* The request *
Convert the records below into a Markdown table with the columns "Row" and "Line text", one numbered row per line, skipping blank lines. Leave the pictures out of the table.

# # #

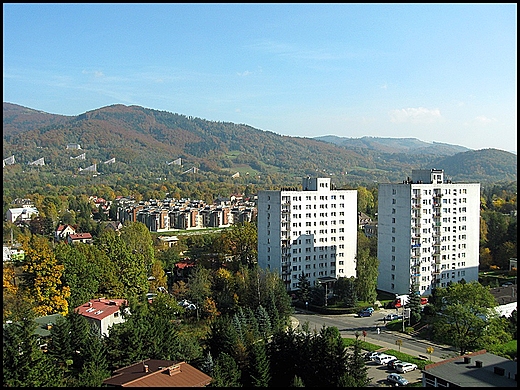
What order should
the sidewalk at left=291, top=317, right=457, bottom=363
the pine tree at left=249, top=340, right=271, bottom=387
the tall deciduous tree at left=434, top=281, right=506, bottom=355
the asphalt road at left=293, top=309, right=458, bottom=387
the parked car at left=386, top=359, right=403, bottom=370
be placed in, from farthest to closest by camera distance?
the sidewalk at left=291, top=317, right=457, bottom=363, the tall deciduous tree at left=434, top=281, right=506, bottom=355, the parked car at left=386, top=359, right=403, bottom=370, the asphalt road at left=293, top=309, right=458, bottom=387, the pine tree at left=249, top=340, right=271, bottom=387

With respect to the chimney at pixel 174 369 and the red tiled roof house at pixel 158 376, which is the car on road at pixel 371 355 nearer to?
the red tiled roof house at pixel 158 376

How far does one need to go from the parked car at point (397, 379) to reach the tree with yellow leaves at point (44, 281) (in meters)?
7.50

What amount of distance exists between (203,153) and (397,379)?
277 ft

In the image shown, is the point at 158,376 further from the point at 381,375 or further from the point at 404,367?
the point at 404,367

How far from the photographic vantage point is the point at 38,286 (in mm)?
11859

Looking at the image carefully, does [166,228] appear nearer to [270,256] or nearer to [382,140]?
[270,256]

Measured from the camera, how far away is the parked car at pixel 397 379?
8852 millimetres

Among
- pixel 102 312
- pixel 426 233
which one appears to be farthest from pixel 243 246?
pixel 102 312

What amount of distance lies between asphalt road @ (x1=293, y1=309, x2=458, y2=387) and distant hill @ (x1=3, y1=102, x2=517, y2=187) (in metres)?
44.1

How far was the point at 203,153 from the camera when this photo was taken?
91625 millimetres

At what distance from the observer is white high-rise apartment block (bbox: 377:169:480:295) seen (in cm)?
1516

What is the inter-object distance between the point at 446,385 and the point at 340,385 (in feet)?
5.08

# # #

* The answer *
| Row | Line text |
|---|---|
| 1 | What order should |
| 2 | the sidewalk at left=291, top=317, right=457, bottom=363 |
| 3 | the pine tree at left=249, top=340, right=271, bottom=387 |
| 4 | the tall deciduous tree at left=434, top=281, right=506, bottom=355 |
| 5 | the asphalt road at left=293, top=309, right=458, bottom=387 |
| 6 | the parked car at left=386, top=359, right=403, bottom=370 |
| 7 | be placed in, from farthest to closest by camera distance? |
| 8 | the sidewalk at left=291, top=317, right=457, bottom=363, the tall deciduous tree at left=434, top=281, right=506, bottom=355, the parked car at left=386, top=359, right=403, bottom=370, the asphalt road at left=293, top=309, right=458, bottom=387, the pine tree at left=249, top=340, right=271, bottom=387 |
| 9 | With respect to the chimney at pixel 174 369 and the red tiled roof house at pixel 158 376, which is the car on road at pixel 371 355 nearer to? |
| 10 | the red tiled roof house at pixel 158 376 |
| 11 | How far does one need to go from the parked car at point (397, 379) to reach the tree with yellow leaves at point (44, 281) (in meters)? |
| 12 | 7.50 |
| 13 | What amount of distance exists between (203,153) and (397,379)? |
| 14 | 277 ft |
| 15 | In the image shown, is the point at 158,376 further from the point at 381,375 or further from the point at 404,367? |
| 16 | the point at 404,367 |
| 17 | How far from the photographic vantage point is the point at 38,286 (in mm)? |
| 18 | 11859 |
| 19 | Looking at the image carefully, does [166,228] appear nearer to [270,256] or nearer to [382,140]? |
| 20 | [270,256] |
| 21 | Measured from the camera, how far away is the parked car at pixel 397 379? |
| 22 | 8852 millimetres |
| 23 | Among |
| 24 | - pixel 102 312 |
| 25 | - pixel 426 233 |
| 26 | which one appears to be farthest from pixel 243 246? |
| 27 | pixel 102 312 |
| 28 | What amount of distance lies between asphalt road @ (x1=293, y1=309, x2=458, y2=387) and distant hill @ (x1=3, y1=102, x2=517, y2=187) (in metres)? |
| 29 | 44.1 |
| 30 | How far was the point at 203,153 from the camera when this photo was taken? |
| 31 | 91625 millimetres |
| 32 | At what distance from the observer is white high-rise apartment block (bbox: 377:169:480:295) seen (in cm)? |
| 33 | 1516 |
| 34 | What is the inter-object distance between the point at 446,385 and the point at 340,385 (in feet)? |
| 35 | 5.08 |